Shi Chenbo, Yan Shaojia, Wang Lei, Zhu Changsheng, Yu Yue, Zang Xiangteng, Liu Aiping, Zhang Chun, Feng Xiaobing
College of lntelligent Equipment, Shandong University of Science and Technology, Taian 271019, China.
Beijing Botsing Technology Co., Ltd., Beijing 100176, China.
Sensors (Basel). 2025 Jul 27;25(15):4656. doi: 10.3390/s25154656.
Real-time quality monitoring using molten pool images is a critical focus in researching high-quality, intelligent automated welding. To address interference problems in molten pool images under complex welding scenarios (e.g., reflected laser spots from spatter misclassified as porosity defects) and the limited interpretability of deep learning models, this paper proposes a multi-granularity spatiotemporal representation learning algorithm based on the hybrid enhancement of handcrafted and deep learning features. A MobileNetV2 backbone network integrated with a Temporal Shift Module (TSM) is designed to progressively capture the short-term dynamic features of the molten pool and integrate temporal information across both low-level and high-level features. A multi-granularity attention-based feature aggregation module is developed to select key interference-free frames using cross-frame attention, generate multi-granularity features via grouped pooling, and apply the Convolutional Block Attention Module (CBAM) at each granularity level. Finally, these multi-granularity spatiotemporal features are adaptively fused. Meanwhile, an independent branch utilizes the Histogram of Oriented Gradient (HOG) and Scale-Invariant Feature Transform (SIFT) features to extract long-term spatial structural information from historical edge images, enhancing the model's interpretability. The proposed method achieves an accuracy of 99.187% on a self-constructed dataset. Additionally, it attains a real-time inference speed of 20.983 ms per sample on a hardware platform equipped with an Intel i9-12900H CPU and an RTX 3060 GPU, thus effectively balancing accuracy, speed, and interpretability.

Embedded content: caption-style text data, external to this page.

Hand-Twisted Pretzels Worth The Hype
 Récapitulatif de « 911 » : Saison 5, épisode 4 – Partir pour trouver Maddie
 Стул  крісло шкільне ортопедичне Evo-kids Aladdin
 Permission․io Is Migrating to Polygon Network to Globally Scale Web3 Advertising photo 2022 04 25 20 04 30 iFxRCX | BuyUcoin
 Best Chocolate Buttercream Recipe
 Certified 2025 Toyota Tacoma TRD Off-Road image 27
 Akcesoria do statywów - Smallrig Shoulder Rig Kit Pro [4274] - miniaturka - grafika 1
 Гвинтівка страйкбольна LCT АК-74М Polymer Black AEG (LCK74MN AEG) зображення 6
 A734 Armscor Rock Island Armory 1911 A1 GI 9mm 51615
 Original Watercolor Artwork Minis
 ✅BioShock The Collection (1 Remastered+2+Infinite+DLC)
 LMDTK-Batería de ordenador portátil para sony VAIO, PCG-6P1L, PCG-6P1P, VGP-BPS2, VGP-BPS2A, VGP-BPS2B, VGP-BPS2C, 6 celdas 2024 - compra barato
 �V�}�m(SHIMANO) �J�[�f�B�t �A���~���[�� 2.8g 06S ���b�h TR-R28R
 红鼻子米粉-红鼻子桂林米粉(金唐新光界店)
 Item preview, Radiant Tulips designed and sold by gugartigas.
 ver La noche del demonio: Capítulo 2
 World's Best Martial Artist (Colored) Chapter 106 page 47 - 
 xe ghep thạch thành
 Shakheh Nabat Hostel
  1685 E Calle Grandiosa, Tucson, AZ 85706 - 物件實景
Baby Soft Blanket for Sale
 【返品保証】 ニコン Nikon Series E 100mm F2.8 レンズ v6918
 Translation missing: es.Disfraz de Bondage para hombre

利用熔池图像进行实时质量监测是高质量、智能自动化焊接研究的关键重点。为了解决复杂焊接场景下熔池图像中的干扰问题(例如,飞溅反射的激光光斑被误分类为气孔缺陷)以及深度学习模型可解释性有限的问题,本文提出了一种基于手工特征和深度学习特征混合增强的多粒度时空表示学习算法。设计了一个集成了时间移位模块(TSM)的MobileNetV2骨干网络,以逐步捕捉熔池的短期动态特征,并整合低层次和高层次特征的时间信息。开发了一个基于多粒度注意力的特征聚合模块,使用跨帧注意力选择关键的无干扰帧,通过分组池化生成多粒度特征,并在每个粒度级别应用卷积块注意力模块(CBAM)。最后,对这些多粒度时空特征进行自适应融合。同时,一个独立分支利用方向梯度直方图(HOG)和尺度不变特征变换(SIFT)特征从历史边缘图像中提取长期空间结构信息,增强模型的可解释性。该方法在自建数据集上的准确率达到99.187%。此外,在配备英特尔i9-12900H CPU和RTX 3060 GPU的硬件平台上,它实现了每个样本20.983毫秒的实时推理速度,从而有效地平衡了准确率、速度和可解释性。